Berlin (dpa) - „Die Sonne ist Ihr größter Feind“, sagt Game-Designer Michael Straeubig zu den Programmierern und PC-Spielentwicklern im Saal. Er redet nicht mit Vampiren oder vom klischeehaften Fremdeln der Informatikszene mit frischer Luft und blauem Himmel.

Ganz im Gegenteil: Straeubig will die Computerspieler mit sogenannten Location Based Games wieder vor die Haustür locken. Aber wer Computerspiele für draußen programmiert, der muss sich mit völlig neuen Schwierigkeiten herumschlagen. Mit Straßenverkehr, Baustellen, Akku-Laufzeit - und auch mit der Sonne. Denn die meisten modernen Location Based Games, übersetzt standortbasierte Spiele, laufen über Smartphones mit mobilem Internet. Und deren Display wird bei starker Sonneneinstrahlung schnell zum Taschenspiegel.

Beim ersten elektronischen Spiel mit Positionserkennung war das noch nicht so schlimm. Das Geocaching, eine im Jahr 2000 gestartete Schnitzeljagd mit GPS-Daten, legt mehr Wert auf Suchen und Rätseln - nicht auf schnelle Reaktionen und Interaktion mit Online-Spielern.

Heute geht es deutlich dynamischer zu: Bei der mobilen Variante des Brettspiel-Klassikers „Scotland Yard“ jagen die Spieler zum Beispiel einen realen Mister X mit Smartphones durch die Straßen. Drei bis fünf Agenten sind dem Flüchtigen auf den Fersen. Seine Position wird auf den digitalen Karten immer nur kurz eingeblendet - dann rennen die Jäger, bevor er wieder verschwindet.

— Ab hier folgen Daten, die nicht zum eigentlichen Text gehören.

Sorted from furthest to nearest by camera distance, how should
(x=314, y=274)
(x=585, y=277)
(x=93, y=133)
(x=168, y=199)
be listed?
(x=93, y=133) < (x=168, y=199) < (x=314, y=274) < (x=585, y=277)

Eine durchaus heikle Konstellation, denn die Spieler müssen im Eifer des Gefechts neben der Karte auch den Straßenverkehr im Auge behalten. Solche Gefahren zu minimieren, sind ganz neue Aufgaben für die Programmierer. „Sie müssen testen, testen, testen“, mahnt Game-Designer Straeubig deswegen. „Und zwar draußen, vor der Tür.“

Bei „Mister X mobile“ wollen die Entwickler das Problem mit einem Alarm ausschalten: Damit die Spieler nicht durchgehend auf das Handy starren, vibriert es, bevor Mister X wieder auf der Karte erscheint. Ohne zusätzliche Vorsicht der Spieler im Straßenverkehr geht es trotzdem nicht. „Wir müssen davon ausgehen, dass die Leute darauf achten“, sagt Holger Mügge vom vertreibenden Unternehmen Qeevee.

Technisch wären weitere Maßnahmen denkbar. Damit zum Beispiel niemand auf die Idee kommt, Verfolgungsjagden auf dem Fahrrad zu starten, könnte das Programm abschalten, wenn die Spieler zu schnell unterwegs sind. Wie aber soll die Software unterscheiden, ob Mister X und seine Jäger - wie im Brettspiel - nicht nur Bus und Bahn fahren?

Die Verbindung von digitaler Welt und freier Wildbahn eröffnet eine ganze Reihe neuer Spielmöglichkeiten. Aber sie bringt auch neue Herausforderungen für die Entwickler jenseits des klassischen Programmcodes. „Wir haben es jetzt auch noch mit der realen Welt zu tun“, sagt Michael Straeubig. „Und die ist sehr komplex.“

Und sie verändert sich manchmal viel zu schnell. Darauf müssen Entwickler von Detektiv-Geschichten wie denen um „Inspektor Tripton“ achten. In der Rolle des Ermittlers suchen die Spieler quer durch ihre Stadt einen Mörder, müssen an realen Orten virtuelle Verdächtige verhören, bekommen Hinweise von animierten Zeugen und müssen Rätsel lösen. Da wird schon eine Baustelle zum unüberwindbaren Hindernis.

„Das entscheidende Lösungswort darf natürlich nicht links unten auf der Gedenktafel stehen, die mit einmal hinter einem Bauzaun versteckt ist“, erklärt Anne-Katrin Ulrich von der Firma Sprylab, die die Plattform Tripventure für Location Based Games entwickelt. Neben den Abenteuern von „Inspektor Tripton“ können darüber ab Ende Mai auch andere Geschichten in bestimmten Städten gespielt werden.

Neben solchen Baustelle-Fallen, die ein ganzes Spiel versauen können, müssen die Programmierer auch überlegen, wie weit sie ihre Spieler durch die Gegend scheuchen. Wer mehrere Kilometer zwischen zwei Punkten ablaufen muss, der wird eher abgelenkt - und landet am Ende vielleicht im Kaufhaus, statt den Mörder zu fassen.